Disciplinary literacy has been defined in a scholarly article titled "Literacy and Science: Each in the Service of the Other" (Science 328, no. 5977 [April 2010]: 459-63). Authors P. David Pearson, Elizabeth Moje, and Cynthia Greenleaf explained:

Students fine-tune their literacy tools not only when they read and write science texts but also when they engage in science investiga­tions precisely because so many of the sense-making tools of science are consistent with, if not identical to, those of literacy, thus allowing a set ting for additional practice and refinement that can enhance future reading and writing efforts. (p. 460)

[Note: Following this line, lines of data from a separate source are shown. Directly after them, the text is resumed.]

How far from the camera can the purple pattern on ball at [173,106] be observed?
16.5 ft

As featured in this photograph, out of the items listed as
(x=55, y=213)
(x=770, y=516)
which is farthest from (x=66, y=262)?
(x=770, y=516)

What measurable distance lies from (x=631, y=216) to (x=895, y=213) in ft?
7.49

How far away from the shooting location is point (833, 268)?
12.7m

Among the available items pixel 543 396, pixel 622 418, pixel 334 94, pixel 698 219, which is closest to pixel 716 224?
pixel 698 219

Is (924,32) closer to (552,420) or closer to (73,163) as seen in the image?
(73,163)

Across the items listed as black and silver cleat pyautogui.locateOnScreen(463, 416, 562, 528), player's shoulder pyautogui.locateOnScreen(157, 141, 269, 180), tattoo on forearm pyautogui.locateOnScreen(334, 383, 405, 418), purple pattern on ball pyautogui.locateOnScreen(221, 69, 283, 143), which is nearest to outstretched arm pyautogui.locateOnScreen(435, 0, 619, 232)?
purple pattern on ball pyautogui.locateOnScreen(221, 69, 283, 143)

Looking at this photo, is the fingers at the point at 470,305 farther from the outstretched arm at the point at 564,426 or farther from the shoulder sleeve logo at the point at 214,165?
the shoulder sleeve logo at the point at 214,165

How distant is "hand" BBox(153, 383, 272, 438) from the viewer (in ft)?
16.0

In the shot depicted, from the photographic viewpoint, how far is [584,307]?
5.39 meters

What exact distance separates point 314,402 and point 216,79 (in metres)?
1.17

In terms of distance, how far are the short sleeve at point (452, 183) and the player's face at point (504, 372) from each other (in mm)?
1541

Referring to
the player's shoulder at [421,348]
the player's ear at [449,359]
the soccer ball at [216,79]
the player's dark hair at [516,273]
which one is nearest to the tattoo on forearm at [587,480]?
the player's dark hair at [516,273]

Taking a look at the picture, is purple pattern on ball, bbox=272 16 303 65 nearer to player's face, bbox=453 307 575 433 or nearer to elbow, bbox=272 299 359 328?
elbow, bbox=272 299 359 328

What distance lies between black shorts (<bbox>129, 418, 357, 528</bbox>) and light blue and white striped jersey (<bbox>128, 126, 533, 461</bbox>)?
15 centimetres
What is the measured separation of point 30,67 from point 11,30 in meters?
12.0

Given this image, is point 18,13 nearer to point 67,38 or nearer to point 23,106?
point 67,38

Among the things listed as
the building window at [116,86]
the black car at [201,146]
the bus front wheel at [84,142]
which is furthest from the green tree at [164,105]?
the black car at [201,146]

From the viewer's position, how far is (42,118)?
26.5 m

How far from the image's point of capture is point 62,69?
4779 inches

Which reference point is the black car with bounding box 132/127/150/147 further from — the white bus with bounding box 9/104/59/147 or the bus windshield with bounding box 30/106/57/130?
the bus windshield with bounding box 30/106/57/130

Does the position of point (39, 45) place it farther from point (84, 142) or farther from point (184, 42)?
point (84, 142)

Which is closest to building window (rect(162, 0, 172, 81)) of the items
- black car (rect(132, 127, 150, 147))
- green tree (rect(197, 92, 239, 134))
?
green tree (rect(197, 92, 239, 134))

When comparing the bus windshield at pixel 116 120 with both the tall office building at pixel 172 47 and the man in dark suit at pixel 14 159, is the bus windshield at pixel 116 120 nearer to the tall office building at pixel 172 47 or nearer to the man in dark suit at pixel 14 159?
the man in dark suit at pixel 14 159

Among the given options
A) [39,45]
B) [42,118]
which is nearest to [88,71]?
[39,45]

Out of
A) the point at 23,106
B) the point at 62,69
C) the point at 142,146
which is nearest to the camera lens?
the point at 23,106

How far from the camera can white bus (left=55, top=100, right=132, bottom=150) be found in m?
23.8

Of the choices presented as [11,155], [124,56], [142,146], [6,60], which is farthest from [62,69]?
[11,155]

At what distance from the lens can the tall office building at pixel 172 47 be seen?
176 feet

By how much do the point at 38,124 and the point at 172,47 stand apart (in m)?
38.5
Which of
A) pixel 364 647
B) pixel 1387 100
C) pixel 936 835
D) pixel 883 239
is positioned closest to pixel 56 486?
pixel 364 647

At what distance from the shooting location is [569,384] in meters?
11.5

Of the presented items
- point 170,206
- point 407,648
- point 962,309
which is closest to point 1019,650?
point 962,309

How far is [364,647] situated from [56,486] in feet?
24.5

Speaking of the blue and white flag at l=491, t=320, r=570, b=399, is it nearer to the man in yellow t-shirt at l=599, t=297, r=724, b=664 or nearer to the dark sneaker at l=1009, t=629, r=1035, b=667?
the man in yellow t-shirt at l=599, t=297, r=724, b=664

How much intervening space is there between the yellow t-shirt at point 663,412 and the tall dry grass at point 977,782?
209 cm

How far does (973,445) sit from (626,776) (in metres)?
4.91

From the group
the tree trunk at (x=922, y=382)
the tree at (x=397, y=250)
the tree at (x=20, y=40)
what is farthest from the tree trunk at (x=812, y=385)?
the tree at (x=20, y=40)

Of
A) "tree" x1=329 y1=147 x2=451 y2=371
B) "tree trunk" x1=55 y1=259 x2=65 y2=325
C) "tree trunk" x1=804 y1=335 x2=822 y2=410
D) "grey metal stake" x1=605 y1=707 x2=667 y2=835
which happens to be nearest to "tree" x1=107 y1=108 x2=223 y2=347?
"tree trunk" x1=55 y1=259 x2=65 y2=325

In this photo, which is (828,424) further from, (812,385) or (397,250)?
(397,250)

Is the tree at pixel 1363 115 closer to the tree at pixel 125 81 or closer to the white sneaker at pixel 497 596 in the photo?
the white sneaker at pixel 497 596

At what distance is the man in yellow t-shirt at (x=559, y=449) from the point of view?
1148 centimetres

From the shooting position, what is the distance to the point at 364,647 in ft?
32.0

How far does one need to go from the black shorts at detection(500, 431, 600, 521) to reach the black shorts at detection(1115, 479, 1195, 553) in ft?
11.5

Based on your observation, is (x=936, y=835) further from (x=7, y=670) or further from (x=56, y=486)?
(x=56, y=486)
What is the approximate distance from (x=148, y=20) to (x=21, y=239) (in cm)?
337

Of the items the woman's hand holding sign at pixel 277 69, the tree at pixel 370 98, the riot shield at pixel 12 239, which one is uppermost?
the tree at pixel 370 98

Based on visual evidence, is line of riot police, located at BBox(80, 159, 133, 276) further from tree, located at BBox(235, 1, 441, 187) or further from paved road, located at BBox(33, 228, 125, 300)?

Disciplinary literacy instruction was given in three 20- to 30-minute les­sons a week over the course of eight weeks. The instruc­tion incorporated reading, writing, speaking, and listen­ing as literacy tools to make sense of science content and incorporated hands-on experiences, data collec­tion, creation of arguments based upon evidence, and the generation of inferences. Initial findings suggest that educators should consider a disciplinary literacy instruc­tional approach as one way to support and encourage young children as they learn to write science informa­tional texts effectively, to enhance reading motivation, and to strengthen reading comprehension.